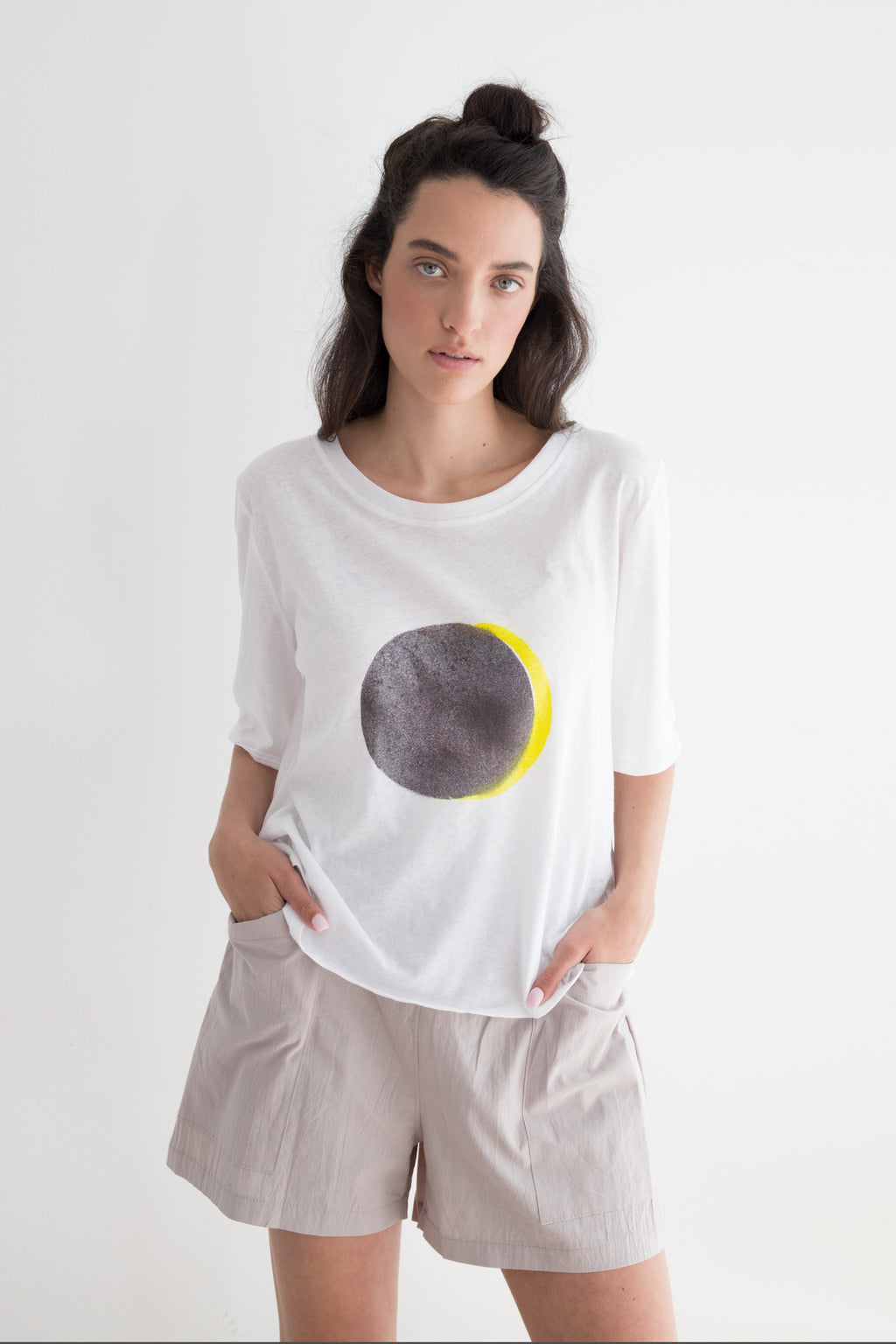 ECLIPSE hand printed T shirt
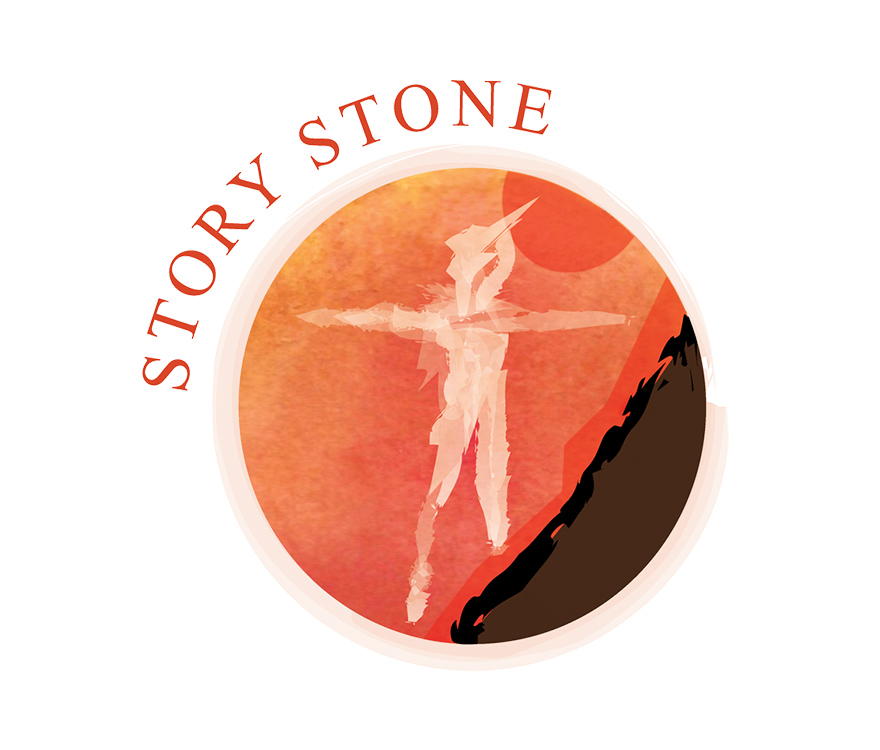Story Through Stone - Healing Arts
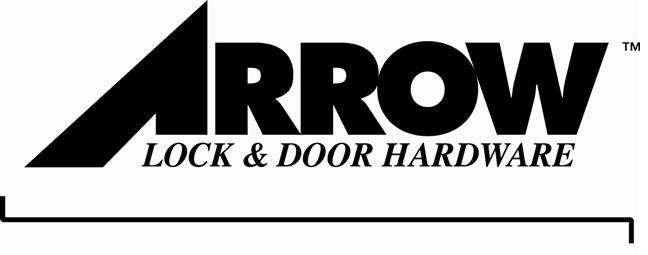 www.arrowlock.com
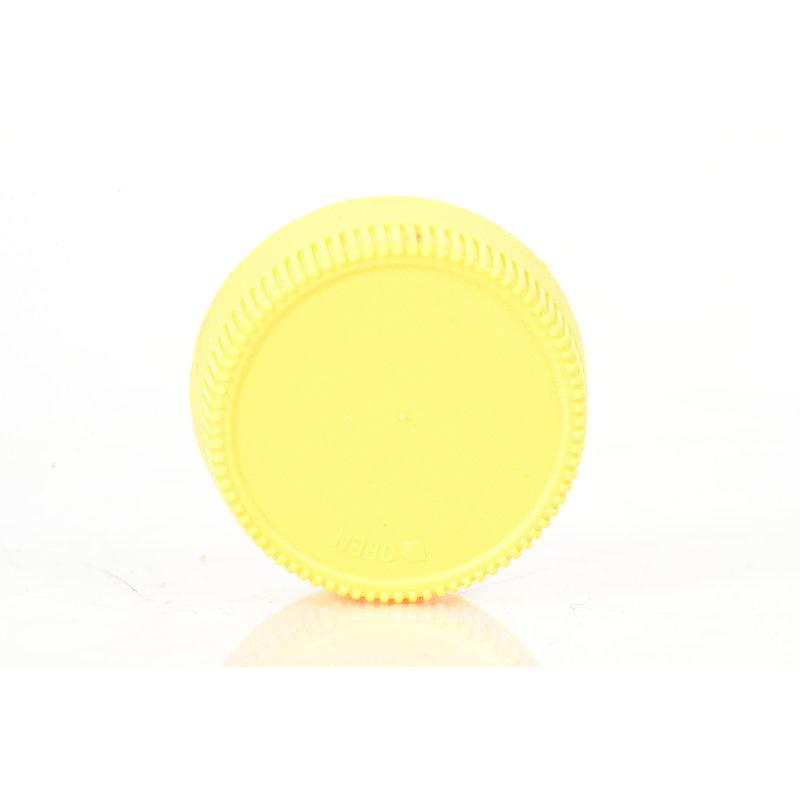 OEM Objektivrückdeckel LF-1 Gelb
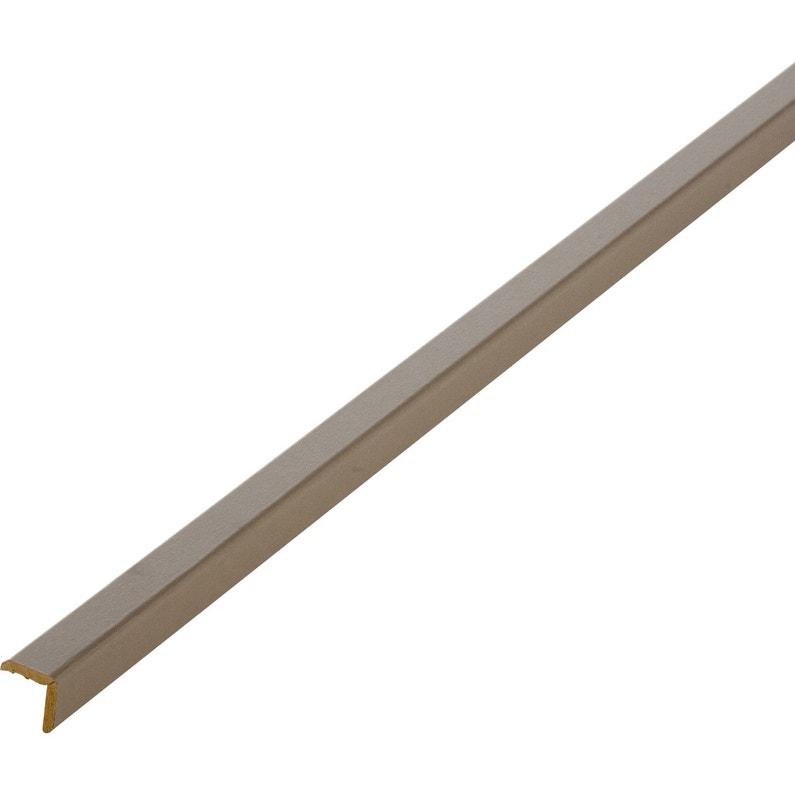 Baguette Dangle Médium Mdf Brun Taupe 3 20 X 20 Mm L24 M
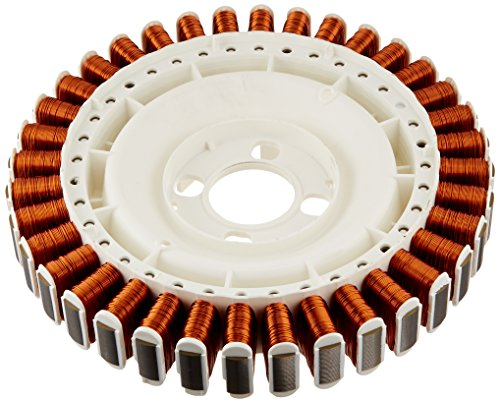 Whirlpool W10419333 Stator (Whirlpool Cabrio Wtw6600sw2 compare prices)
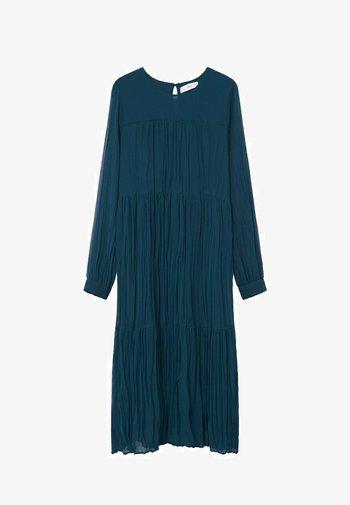 PLISADO - Day dress - azul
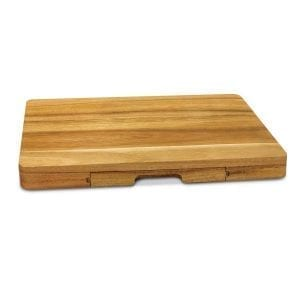 Cheese & Serving Boards Montgomery Cheese Board Board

==============================

* [What needs to be done]: Every last line above must be reproduced as written, and no pictures belong in the copy.

* [Task answer]:
 ECLIPSE hand printed T shirt
Story Through Stone - Healing Arts
 www.arrowlock.com
 OEM Objektivrückdeckel LF-1 Gelb
 Baguette Dangle Médium Mdf Brun Taupe 3 20 X 20 Mm L24 M
 Whirlpool W10419333 Stator (Whirlpool Cabrio Wtw6600sw2 compare prices)
 PLISADO - Day dress - azul
 Cheese & Serving Boards Montgomery Cheese Board Board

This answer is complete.